A convoy was defined as at least one merchant ship sailing under the protection of at least one warship. At first the British had intended to run convoys to Russia on a forty-day cycle (the number of days between convoy departures) during the winter of 1941–1942 but this was shortened to a ten-day cycle. The round trip to Murmansk for warships was three weeks and each convoy needed a cruiser and two destroyers, which severely depleted the Home Fleet. Convoys left port and rendezvoused with the escorts at sea. A cruiser provided distant cover from a position to the west of Bear Island. Air support was limited to 330 Squadron and 269 Squadron, RAF Coastal Command from Iceland, with some help from anti-submarine patrols from Sullom Voe, in Shetland, along the coast of Norway. Anti-submarine trawlers escorted the convoys on the first part of the outbound journey. Built for Arctic conditions, trawlers were coal-burning ships with sufficient endurance. The trawlers were operated by their peacetime crews and captains, with the rank of Skipper, Royal Naval Reserve (RNR), who were used to Arctic conditions, supplemented by anti-submarine specialists of the Royal Naval Volunteer Reserve (RNVR).

British minesweepers based at Arkhangelsk met the convoys to join the escort for the remainder of the voyage. In October 1941, the unloading capacity of Arkhangelsk was 300,000 long tons (300,000 t), Vladivostok (in the Pacific) 140,000 long tons (140,000 t) and 60,000 long tons (61,000 t) in the Persian Gulf (for the Persian Corridor route) ports. The first convoy was due at Murmansk around 12 October and the next convoy was to depart Iceland on 22 October. A motley of British, Allied and neutral shipping loaded with military stores and raw materials for the Soviet war effort assembled at Hvalfjörður (Hvalfiord) in Iceland, convenient for ships from both sides of the Atlantic. In winter, due to the polar ice expanding southwards, the convoy route ran closer to Norway. The voyage was between 1,400 and 2,000 nmi (2,600 and 3,700 km; 1,600 and 2,300 mi) each way, taking at least three weeks for a round trip.

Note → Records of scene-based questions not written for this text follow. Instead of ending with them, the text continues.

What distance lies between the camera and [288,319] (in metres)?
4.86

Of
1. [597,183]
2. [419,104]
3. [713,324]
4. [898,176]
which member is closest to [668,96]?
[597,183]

The Soviet leaders needed to replace the colossal losses of military equipment lost after Operation Barbarossa the German invasion began, especially when Soviet war industries were being moved out of the war zone and emphasised tank and aircraft deliveries. Machine tools, steel and aluminium was needed to replace indigenous resources lost in the invasion. The pressure on the civilian sector of the economy needed to be limited by food deliveries. The Soviets wanted to concentrate the resources that remained on items that the Soviet war economy that had the greatest comparative advantage over the German economy. Aluminium imports allowed aircraft production to a far greater extent than would have been possible using local sources and tank production was emphasised at the expense of lorries and food supplies were squeezed by reliance on what could be obtained from lend–lease. At the Moscow Conference, it was acknowledged that 1.5 million tons of shipping was needed to transport the supplies of the First Protocol and that Soviet sources could provide less than 10 per cent of the carrying capacity.